Ecem, yatağımda sırtındaki iki yastıkla yarı oturur haldeydi. Yunus yanına oturmuş ona kaçıncı kez olduğunu sayamadığım çoklukta aynı şeyi soruyordu.
"Bir daha sorarsan tekrar bayılacağım sanırım. Lütfen deneme olur mu?" Yalvarır gibi Yunus'a bakmasına gülecek gibi olsam da henüz sinirim buna izin vermiyordu. Zaten gerginken bir de önümde kafasına bir nevi geçirdiğim kapı yüzünden bayılan Ecem dengemi iyice şaşırtmıştı.

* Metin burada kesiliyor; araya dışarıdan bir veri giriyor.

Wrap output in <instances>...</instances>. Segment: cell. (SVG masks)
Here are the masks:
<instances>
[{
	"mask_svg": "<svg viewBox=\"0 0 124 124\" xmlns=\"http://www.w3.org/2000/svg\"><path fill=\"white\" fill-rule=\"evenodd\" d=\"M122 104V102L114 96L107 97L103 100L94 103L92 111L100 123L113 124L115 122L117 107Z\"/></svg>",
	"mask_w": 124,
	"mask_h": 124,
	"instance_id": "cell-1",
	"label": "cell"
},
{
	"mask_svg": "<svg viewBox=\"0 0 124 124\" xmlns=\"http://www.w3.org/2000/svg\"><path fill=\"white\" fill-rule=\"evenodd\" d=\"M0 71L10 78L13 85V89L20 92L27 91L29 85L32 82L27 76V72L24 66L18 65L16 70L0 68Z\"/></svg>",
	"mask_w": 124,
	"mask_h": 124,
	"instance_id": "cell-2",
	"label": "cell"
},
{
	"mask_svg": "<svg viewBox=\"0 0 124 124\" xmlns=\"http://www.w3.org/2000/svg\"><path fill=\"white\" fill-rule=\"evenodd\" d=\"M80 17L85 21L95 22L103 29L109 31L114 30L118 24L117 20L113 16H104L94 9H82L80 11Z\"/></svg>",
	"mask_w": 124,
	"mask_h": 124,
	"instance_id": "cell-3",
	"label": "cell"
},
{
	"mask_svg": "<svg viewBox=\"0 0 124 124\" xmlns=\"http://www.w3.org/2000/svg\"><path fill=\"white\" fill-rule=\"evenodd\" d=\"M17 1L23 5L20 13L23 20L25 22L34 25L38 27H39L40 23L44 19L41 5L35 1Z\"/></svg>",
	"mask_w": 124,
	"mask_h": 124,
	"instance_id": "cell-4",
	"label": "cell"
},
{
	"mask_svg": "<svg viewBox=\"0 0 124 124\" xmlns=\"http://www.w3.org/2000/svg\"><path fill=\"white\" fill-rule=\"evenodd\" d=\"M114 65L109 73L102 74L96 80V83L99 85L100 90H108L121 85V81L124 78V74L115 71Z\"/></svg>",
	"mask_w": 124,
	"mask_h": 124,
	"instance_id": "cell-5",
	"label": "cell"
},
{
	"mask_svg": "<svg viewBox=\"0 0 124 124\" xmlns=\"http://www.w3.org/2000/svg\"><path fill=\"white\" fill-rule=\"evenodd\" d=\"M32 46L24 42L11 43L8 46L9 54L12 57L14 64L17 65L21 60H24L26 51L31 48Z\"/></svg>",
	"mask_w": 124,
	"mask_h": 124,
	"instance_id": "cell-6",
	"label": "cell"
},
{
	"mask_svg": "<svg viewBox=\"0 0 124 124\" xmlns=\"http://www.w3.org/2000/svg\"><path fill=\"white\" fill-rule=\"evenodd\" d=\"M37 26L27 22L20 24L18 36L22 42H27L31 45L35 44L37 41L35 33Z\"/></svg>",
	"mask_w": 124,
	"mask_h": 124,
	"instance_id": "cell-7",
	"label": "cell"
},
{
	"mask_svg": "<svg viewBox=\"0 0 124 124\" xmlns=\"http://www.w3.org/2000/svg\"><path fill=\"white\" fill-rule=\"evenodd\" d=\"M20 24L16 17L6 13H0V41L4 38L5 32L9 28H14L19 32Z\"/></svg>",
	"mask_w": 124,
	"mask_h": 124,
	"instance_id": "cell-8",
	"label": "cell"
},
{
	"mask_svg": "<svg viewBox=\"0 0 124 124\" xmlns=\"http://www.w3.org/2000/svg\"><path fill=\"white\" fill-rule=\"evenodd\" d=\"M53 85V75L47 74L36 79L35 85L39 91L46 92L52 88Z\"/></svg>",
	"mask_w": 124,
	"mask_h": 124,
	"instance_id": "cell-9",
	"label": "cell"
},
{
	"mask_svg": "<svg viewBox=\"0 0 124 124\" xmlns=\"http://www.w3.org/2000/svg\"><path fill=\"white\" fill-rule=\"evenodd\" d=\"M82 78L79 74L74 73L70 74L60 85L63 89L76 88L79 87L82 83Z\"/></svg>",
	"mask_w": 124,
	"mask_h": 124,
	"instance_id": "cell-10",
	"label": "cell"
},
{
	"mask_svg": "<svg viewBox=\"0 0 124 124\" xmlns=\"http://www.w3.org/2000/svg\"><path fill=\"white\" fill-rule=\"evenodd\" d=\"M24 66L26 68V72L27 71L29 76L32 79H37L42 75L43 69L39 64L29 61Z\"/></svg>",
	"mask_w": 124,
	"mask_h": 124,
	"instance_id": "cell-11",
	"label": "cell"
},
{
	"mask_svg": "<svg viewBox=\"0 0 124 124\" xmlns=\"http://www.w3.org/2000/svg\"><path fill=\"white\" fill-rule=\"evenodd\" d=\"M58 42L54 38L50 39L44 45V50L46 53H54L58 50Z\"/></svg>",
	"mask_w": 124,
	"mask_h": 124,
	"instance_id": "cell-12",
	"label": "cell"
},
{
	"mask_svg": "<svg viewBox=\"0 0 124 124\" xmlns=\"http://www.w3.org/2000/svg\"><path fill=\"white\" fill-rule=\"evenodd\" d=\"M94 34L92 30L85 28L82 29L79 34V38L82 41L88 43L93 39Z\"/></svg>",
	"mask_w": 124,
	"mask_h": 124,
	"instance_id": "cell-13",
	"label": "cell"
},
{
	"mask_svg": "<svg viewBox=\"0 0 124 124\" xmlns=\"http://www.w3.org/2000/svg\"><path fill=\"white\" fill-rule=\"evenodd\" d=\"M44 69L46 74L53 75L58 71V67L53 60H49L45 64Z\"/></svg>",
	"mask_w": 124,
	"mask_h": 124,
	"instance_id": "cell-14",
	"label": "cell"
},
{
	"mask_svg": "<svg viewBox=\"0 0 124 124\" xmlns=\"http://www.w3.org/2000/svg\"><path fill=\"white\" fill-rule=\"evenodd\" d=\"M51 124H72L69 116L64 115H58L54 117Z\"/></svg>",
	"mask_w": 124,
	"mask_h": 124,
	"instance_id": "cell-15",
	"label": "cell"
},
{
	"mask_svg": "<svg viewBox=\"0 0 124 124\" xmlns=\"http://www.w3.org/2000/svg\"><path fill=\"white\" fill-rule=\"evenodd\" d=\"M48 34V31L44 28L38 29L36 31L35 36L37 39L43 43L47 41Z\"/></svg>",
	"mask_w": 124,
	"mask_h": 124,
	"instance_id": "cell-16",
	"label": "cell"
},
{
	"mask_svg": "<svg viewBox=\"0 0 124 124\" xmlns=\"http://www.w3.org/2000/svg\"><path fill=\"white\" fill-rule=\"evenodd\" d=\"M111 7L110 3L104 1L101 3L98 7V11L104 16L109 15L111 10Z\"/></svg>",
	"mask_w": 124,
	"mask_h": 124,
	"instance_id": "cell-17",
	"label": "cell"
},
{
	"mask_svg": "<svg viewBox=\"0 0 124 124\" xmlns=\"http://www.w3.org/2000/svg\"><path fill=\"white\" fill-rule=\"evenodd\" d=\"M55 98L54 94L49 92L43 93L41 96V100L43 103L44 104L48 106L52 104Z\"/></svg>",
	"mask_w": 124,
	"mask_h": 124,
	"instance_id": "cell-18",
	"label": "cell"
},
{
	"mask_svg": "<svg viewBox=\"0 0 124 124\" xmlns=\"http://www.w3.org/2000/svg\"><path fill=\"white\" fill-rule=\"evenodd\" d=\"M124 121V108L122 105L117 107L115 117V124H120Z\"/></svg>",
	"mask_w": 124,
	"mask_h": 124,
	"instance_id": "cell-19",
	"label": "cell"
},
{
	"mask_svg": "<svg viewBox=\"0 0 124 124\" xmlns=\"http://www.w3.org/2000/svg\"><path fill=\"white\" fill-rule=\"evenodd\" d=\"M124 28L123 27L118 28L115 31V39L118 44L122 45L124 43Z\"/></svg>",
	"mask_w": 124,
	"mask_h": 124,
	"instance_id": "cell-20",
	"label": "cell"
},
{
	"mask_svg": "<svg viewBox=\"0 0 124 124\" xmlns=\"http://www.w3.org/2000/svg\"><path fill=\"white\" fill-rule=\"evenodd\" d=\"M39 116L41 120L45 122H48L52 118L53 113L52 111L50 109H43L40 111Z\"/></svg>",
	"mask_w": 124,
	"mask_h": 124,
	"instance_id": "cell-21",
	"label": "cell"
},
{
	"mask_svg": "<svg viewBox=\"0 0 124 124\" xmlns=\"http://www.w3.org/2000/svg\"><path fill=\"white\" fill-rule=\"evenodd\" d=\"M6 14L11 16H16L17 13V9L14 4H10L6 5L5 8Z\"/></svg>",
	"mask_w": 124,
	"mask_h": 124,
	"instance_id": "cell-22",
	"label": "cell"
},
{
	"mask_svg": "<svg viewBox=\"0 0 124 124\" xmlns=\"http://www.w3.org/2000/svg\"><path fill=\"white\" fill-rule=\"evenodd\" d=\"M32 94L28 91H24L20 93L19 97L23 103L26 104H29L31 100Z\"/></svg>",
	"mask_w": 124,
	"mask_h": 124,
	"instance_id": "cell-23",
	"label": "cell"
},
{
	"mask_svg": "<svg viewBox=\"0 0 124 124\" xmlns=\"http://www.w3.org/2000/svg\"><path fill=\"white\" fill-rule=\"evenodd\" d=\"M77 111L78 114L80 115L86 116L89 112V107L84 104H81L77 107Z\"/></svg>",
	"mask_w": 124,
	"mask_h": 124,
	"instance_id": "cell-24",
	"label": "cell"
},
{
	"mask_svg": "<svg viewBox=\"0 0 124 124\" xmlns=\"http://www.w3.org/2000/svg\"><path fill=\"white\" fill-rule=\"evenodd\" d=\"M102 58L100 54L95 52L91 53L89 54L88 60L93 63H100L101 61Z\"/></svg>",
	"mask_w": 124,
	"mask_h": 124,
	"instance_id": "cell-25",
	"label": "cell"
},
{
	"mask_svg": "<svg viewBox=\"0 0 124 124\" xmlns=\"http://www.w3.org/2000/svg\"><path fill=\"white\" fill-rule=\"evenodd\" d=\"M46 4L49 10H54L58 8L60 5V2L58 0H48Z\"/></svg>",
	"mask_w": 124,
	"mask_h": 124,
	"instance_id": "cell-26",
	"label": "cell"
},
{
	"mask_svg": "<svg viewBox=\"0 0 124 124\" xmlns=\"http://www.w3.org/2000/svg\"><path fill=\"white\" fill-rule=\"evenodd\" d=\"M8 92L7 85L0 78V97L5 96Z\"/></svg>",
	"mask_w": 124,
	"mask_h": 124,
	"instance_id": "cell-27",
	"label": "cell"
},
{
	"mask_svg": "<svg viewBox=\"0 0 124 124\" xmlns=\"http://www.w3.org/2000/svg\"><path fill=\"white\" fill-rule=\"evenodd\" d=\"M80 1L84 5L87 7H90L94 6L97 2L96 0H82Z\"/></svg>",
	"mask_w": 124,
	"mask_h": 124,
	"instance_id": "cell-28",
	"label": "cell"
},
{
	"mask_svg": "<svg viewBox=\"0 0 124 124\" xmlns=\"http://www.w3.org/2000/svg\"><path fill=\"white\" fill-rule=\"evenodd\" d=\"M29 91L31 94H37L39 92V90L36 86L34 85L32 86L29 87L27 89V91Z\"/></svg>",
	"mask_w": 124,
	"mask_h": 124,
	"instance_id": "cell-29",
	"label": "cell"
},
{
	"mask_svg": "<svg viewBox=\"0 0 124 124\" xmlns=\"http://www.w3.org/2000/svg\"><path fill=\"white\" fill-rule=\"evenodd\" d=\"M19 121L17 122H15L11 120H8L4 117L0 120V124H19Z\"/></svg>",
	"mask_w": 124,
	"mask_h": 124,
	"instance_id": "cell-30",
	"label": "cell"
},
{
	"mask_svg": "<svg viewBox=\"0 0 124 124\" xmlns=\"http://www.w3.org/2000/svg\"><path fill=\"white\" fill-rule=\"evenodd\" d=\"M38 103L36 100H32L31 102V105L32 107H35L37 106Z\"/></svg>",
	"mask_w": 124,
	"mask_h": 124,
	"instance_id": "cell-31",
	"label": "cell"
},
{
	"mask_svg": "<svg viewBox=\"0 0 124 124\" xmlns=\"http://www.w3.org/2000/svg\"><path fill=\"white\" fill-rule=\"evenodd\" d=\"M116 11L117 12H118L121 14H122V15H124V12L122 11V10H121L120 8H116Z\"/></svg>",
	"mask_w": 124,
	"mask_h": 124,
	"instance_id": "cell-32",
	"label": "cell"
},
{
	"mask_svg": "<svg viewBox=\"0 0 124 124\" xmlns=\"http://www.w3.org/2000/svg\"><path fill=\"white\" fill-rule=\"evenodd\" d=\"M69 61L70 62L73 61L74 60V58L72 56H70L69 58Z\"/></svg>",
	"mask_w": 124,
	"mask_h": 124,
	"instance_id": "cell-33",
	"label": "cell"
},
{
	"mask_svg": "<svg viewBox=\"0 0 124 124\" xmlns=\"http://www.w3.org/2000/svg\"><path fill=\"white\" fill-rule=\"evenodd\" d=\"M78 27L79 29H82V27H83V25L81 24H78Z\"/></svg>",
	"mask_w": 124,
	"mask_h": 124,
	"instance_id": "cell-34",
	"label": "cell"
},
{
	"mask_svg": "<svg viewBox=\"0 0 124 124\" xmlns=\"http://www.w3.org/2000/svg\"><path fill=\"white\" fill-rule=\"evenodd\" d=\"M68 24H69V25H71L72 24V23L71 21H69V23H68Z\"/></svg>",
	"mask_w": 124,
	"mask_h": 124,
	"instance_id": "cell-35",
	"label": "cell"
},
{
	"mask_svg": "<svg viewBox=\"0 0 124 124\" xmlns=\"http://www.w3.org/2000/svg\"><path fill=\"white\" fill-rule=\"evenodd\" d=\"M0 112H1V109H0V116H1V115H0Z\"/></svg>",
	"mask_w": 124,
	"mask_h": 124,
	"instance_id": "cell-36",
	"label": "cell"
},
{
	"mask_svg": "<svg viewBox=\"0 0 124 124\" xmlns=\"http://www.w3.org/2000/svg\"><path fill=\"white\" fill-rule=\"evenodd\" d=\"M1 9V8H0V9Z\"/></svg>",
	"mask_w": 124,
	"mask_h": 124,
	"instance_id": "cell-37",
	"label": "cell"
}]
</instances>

"Egemen'in yerine de soruyorum. Şu an tripkolik modunda olmasa benim on katım kadar sorardı. Hatta sürükleyerek hastaneye de götürebilirdi. Haline şükret." Bana hiç bakmasa da iğneler gibi konuşan Yunus'u duymazlıktan geldim.
İğnenin batırılması gereken dörtlü içerisinde kesinlikle ben yoktum.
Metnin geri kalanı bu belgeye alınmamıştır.